EXERCISE DIRECTIONS:
Reproduce all of the data below, swapping each occurrence of "plant stem" for "flower stem" and keeping everything else the same. Leave the pictures out of your answer.

Image-linked spatial questions:
● ● ● ● ● ● ●

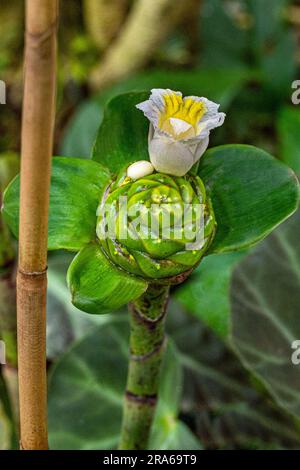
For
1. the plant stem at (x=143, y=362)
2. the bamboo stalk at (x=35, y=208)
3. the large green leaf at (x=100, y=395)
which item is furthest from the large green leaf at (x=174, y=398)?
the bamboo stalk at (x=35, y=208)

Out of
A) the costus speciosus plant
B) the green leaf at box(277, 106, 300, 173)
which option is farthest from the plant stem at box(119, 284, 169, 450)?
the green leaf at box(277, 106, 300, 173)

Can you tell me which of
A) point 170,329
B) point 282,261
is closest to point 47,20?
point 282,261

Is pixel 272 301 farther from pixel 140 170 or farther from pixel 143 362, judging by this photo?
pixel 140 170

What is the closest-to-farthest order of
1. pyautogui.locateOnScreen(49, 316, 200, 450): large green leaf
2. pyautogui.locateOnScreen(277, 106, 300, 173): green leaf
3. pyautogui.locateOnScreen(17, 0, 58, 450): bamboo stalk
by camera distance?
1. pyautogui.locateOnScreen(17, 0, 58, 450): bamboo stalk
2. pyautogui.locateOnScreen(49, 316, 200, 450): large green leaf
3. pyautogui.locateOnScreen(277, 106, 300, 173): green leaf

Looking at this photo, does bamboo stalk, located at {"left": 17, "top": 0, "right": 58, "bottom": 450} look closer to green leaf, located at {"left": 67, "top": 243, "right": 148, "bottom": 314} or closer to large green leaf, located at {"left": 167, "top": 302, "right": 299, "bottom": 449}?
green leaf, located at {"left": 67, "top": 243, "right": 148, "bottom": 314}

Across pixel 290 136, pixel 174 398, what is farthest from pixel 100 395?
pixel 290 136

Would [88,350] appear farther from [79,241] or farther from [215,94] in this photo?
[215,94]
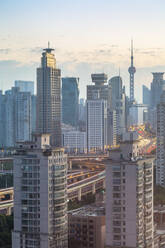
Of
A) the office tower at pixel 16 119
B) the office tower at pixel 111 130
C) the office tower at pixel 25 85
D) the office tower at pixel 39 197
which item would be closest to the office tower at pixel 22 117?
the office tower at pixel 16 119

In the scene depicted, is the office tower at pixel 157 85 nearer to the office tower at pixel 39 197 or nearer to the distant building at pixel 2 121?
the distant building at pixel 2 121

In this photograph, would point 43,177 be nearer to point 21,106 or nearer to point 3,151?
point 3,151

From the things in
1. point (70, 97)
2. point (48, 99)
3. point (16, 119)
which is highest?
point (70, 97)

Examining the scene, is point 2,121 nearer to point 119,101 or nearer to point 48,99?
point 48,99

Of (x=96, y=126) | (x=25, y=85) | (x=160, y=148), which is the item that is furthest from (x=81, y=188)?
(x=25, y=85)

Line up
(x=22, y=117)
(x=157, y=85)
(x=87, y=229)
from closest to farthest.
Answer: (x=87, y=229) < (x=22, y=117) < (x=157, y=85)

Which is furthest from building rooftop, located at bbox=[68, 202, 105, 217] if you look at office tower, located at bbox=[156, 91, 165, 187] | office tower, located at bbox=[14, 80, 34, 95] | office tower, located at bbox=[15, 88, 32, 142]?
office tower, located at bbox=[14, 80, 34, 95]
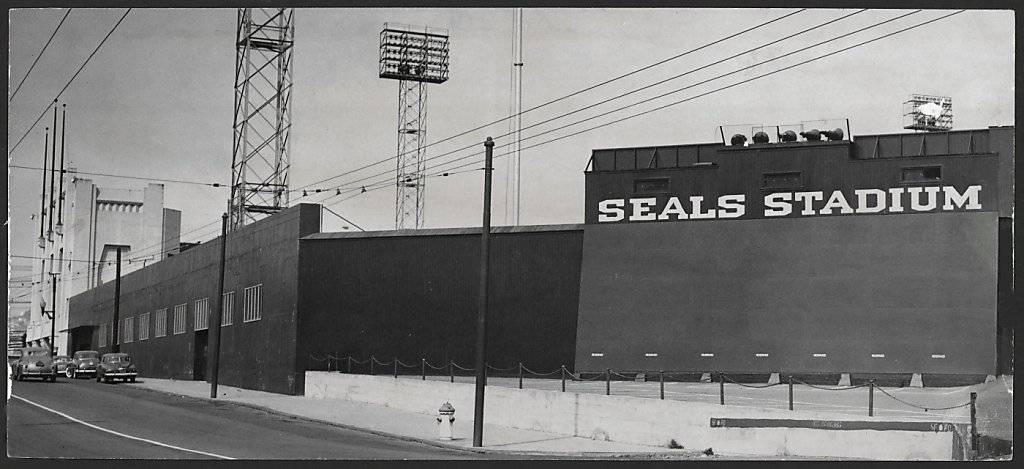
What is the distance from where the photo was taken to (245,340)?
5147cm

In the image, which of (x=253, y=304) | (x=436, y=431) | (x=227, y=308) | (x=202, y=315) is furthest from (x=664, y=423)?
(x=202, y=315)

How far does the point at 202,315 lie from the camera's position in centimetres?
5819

● ● ● ● ● ● ●

CORRECT OUTPUT:
For
1. the flower stem at (x=143, y=362)
2. the bamboo stalk at (x=35, y=208)
3. the large green leaf at (x=100, y=395)
which item is furthest from the large green leaf at (x=174, y=398)?
the bamboo stalk at (x=35, y=208)

Out of
A) the costus speciosus plant
B) the green leaf at box(277, 106, 300, 173)
which option is farthest from the flower stem at box(119, 284, 169, 450)?
the green leaf at box(277, 106, 300, 173)

Can you tell me which of
A) point 170,329
B) point 282,261
is closest to point 47,20?
point 282,261

Is pixel 272 301 farther from pixel 140 170 or farther from pixel 143 362, judging by this photo?
pixel 140 170

What is the closest-to-farthest order of
1. pyautogui.locateOnScreen(49, 316, 200, 450): large green leaf
2. pyautogui.locateOnScreen(277, 106, 300, 173): green leaf
3. pyautogui.locateOnScreen(17, 0, 58, 450): bamboo stalk
by camera distance?
1. pyautogui.locateOnScreen(17, 0, 58, 450): bamboo stalk
2. pyautogui.locateOnScreen(49, 316, 200, 450): large green leaf
3. pyautogui.locateOnScreen(277, 106, 300, 173): green leaf

Looking at this photo, does bamboo stalk, located at {"left": 17, "top": 0, "right": 58, "bottom": 450} look closer to green leaf, located at {"left": 67, "top": 243, "right": 148, "bottom": 314} or closer to large green leaf, located at {"left": 167, "top": 302, "right": 299, "bottom": 449}?
green leaf, located at {"left": 67, "top": 243, "right": 148, "bottom": 314}

Across pixel 290 136, pixel 174 398, what is farthest from pixel 100 395?
pixel 290 136

Would [88,350] appear farther from [79,241] or farther from [215,94] in this photo?
[215,94]
Of
A) the office tower at pixel 16 119
B) the office tower at pixel 111 130
C) the office tower at pixel 25 85
D) the office tower at pixel 39 197
which item would be closest to the office tower at pixel 22 117?
the office tower at pixel 16 119

In the scene depicted, is the office tower at pixel 157 85 nearer to the office tower at pixel 39 197 or nearer to the distant building at pixel 2 121?
the distant building at pixel 2 121

In this photograph, would point 43,177 be nearer to point 21,106 or nearer to point 3,151?
point 3,151

From the things in
1. point (70, 97)
2. point (48, 99)
3. point (16, 119)
which is highest?
point (70, 97)

Examining the scene, is point 2,121 nearer to point 119,101 or nearer to point 48,99?
point 48,99

Of (x=96, y=126) | (x=25, y=85) | (x=160, y=148), which is the item that is furthest from (x=81, y=188)?
(x=25, y=85)

Line up
(x=22, y=117)
(x=157, y=85)
(x=87, y=229)
from closest to farthest.
Answer: (x=87, y=229) < (x=22, y=117) < (x=157, y=85)

Which is furthest from building rooftop, located at bbox=[68, 202, 105, 217] if you look at office tower, located at bbox=[156, 91, 165, 187] | office tower, located at bbox=[14, 80, 34, 95] | office tower, located at bbox=[15, 88, 32, 142]?
office tower, located at bbox=[14, 80, 34, 95]
What is the distance from where the photo was taken to (245,340)?
5147cm

In the image, which of (x=253, y=304) | (x=436, y=431) | (x=227, y=308) | (x=202, y=315) is furthest from (x=664, y=423)?
(x=202, y=315)

How far does the point at 202,315 lie from the camera's position in centimetres?
5819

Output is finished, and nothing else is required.